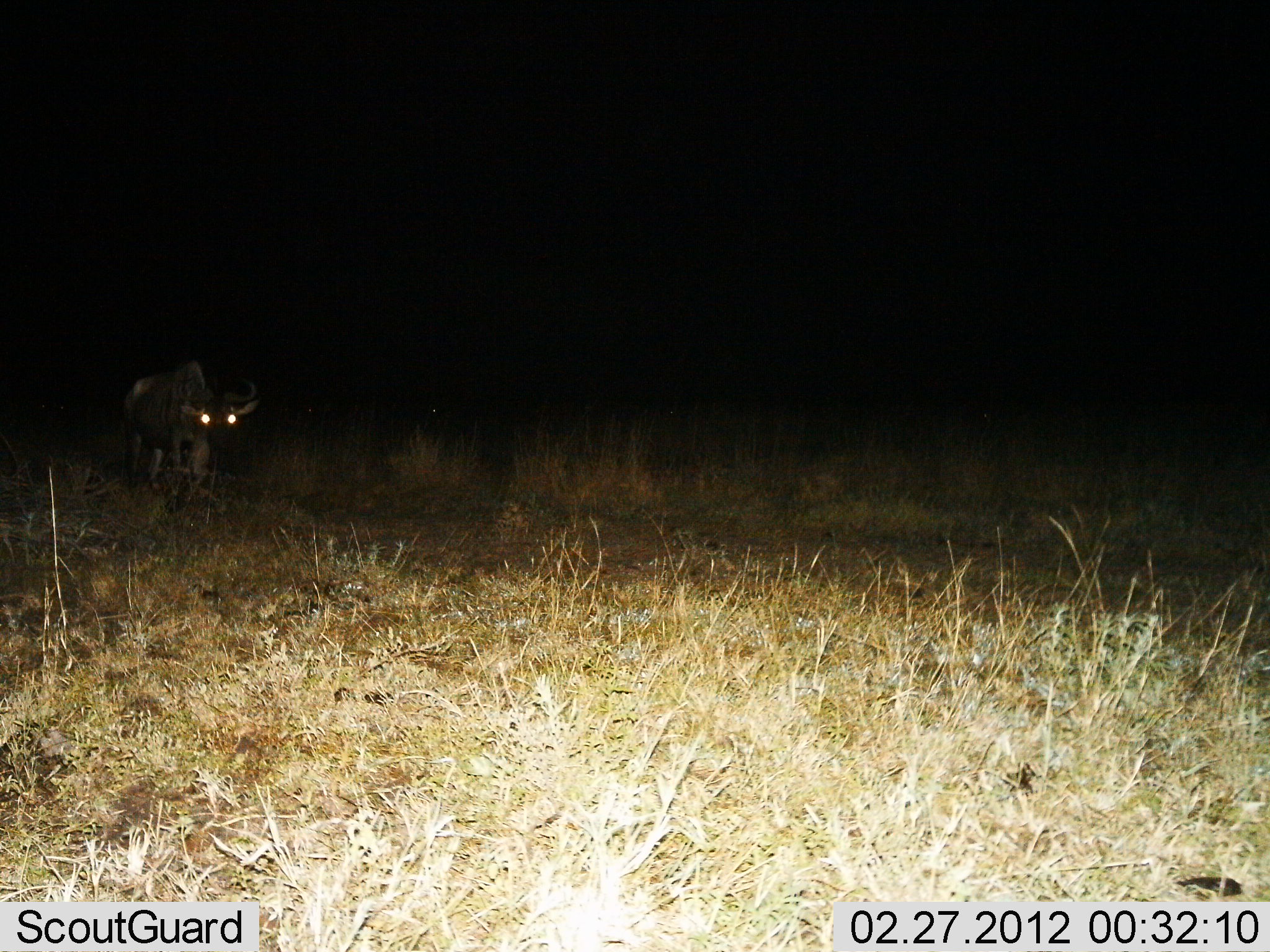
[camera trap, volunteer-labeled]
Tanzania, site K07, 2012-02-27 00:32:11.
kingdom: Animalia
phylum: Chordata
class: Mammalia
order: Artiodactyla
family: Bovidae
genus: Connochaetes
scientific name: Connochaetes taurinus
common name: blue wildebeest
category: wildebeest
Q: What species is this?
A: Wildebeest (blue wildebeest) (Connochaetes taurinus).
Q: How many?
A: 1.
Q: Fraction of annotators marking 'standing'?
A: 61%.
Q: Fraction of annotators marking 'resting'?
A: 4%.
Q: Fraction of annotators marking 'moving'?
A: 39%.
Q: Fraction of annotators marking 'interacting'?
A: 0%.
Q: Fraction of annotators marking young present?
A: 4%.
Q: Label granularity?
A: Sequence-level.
...
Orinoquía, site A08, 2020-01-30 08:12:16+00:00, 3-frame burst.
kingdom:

**WORK INSTRUCTION**
Using the entries above, extract exactly the span from the line with "common name: blue wildebeest" to the line with "A: Sequence-level.", both lines included; leave out everything else.

**WRITTEN RESPONSE**
common name: blue wildebeest
category: wildebeest
Q: What species is this?
A: Wildebeest (blue wildebeest) (Connochaetes taurinus).
Q: How many?
A: 1.
Q: Fraction of annotators marking 'standing'?
A: 61%.
Q: Fraction of annotators marking 'resting'?
A: 4%.
Q: Fraction of annotators marking 'moving'?
A: 39%.
Q: Fraction of annotators marking 'interacting'?
A: 0%.
Q: Fraction of annotators marking young present?
A: 4%.
Q: Label granularity?
A: Sequence-level.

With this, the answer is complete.